Ex-ILVA: realmente la soluzione è nazionalizzare?

Ida De Carolis

, Attualità

Bisogna stare attenti quando si parla di “Nazionalizzazione” di un’azienda di importanza strategica nazionale e bisogna prestare particolare attenzione quando l’argomento riguarda lo stabilimento Ex-ILVA di Taranto che, oltre ad avere evidenti problemi impiantistici e di mercato, ha soprattutto il peso di incidere sulla salute di operai e cittadini.

Nazionalizzazione, una parola utilizzata dal parter politico nazionale con cui molti si sono lavati la coscienza quando venivano intervistati sulla questione, aderendo agli ordini di scuderia che imponevano di non creare problemi sul dramma tarantino.

Eppure ci sono stati momenti in cui si poteva incidere, sin dai tempi della spregiudicata azione Calenda-Renzi targata PD, fino a quella fantascientifica targata 5 stelle che affermava di chiudere lo stabilimento in 15 giorni senza nemmeno uno straccio di piano post/gestione.

Cosicché siamo arrivati a dicembre 2020 in cui si continua a perseverare negli errori, foraggiando multinazionali predatrici di mercato e utilizzando lo strumento della nazionalizzazione per socializzare le perdite e privatizzare i profitti.

Il governo ha deciso di aiutare MITTAL investendo, attraverso una sua controllata, un miliardo di euro senza uno straccio di piano innovativo, senza alcuna idea di riconversione industriale mortificando ancora di più gli ammalati della nostra terra che oramai subiscono incessantemente il diktat dei governi e di Confindustria, tutto con il benestare dei sindacati che a cadenze regolari si prodigano in finte opposizioni propagandistiche che producono come massima mobilitazione solo poche ore di sciopero.

Purtroppo questo è quello che ci tocca, dettato da una classe politica che non è in grado, nel 2020, di riprogrammare le attività industriali del nostro paese e che, per mettersi in pace con l’elettorato, propone assurdi piani di decarbonizzazione e nazionalizzazione.

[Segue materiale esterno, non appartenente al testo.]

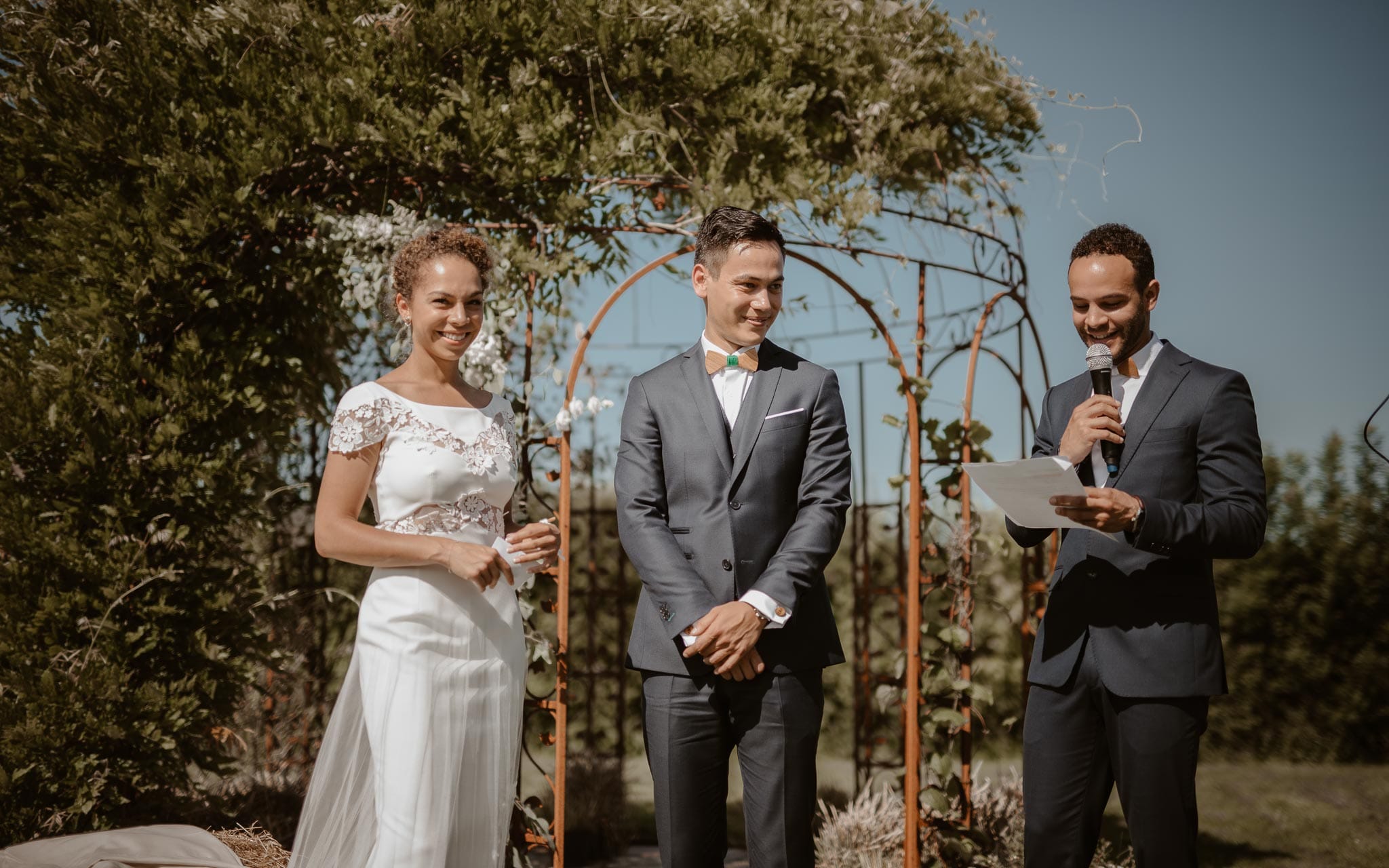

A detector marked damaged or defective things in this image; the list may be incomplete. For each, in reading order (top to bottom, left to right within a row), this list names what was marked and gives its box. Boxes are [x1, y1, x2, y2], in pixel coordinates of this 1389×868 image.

rusty metal arbor [491, 187, 1050, 861]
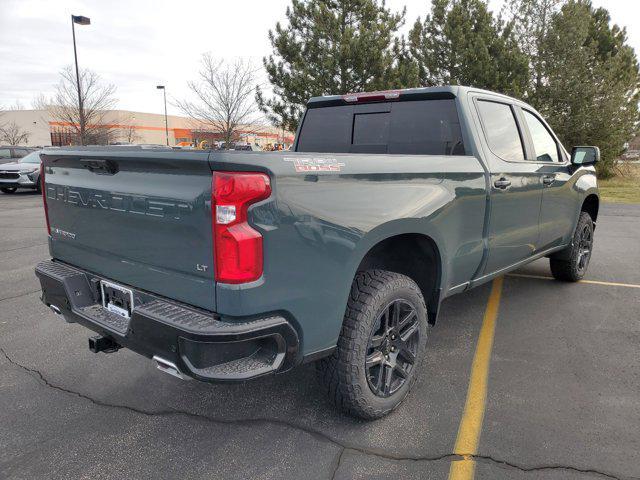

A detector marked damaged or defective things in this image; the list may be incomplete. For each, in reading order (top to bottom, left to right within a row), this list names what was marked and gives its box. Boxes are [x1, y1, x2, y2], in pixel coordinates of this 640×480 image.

crack in asphalt [1, 344, 636, 480]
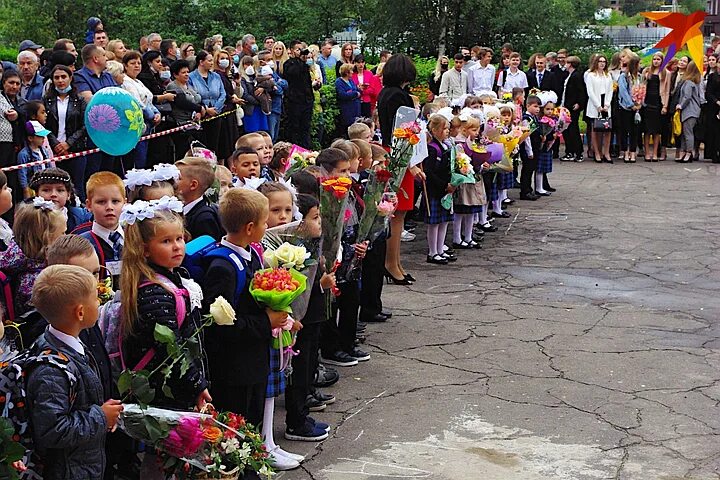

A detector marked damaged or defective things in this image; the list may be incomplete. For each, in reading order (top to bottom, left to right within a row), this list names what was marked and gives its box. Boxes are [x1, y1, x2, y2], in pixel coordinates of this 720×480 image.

Un’azienda decotta che non produce più ricchezza per il territorio, ma perdite e che inevitabilmente produce malattia e morte.

Nell’epoca della trasformazione tecnologica e dell’industria 4.0 dovremmo puntare ad altro: logistica, porto e interporto potrebbero essere un volano occupazionale senza precedenti, alimentando così un settore che nelle altre parti del mondo è in piena crescita ed evoluzione.

Invece noi preferiamo foraggiare aziende oramai a fine ciclo, senza uno straccio di prospettiva e senza nemmeno un’idea vera di rilancio, quello che su Taranto è stato raggiunto è un accordo sul tirare a campare, allungando un’agonia che ha una storia già scritta dalla magistratura nel 2012.

Non meravigliamoci se nessuno più crede ai programmi politici o alle battaglie sindacali su Taranto, i responsabili di tutto ciò hanno nomi e cognomi, ma per fortuna il tempo li sbugiarderà e ridarà a Taranto quella dignità che merita.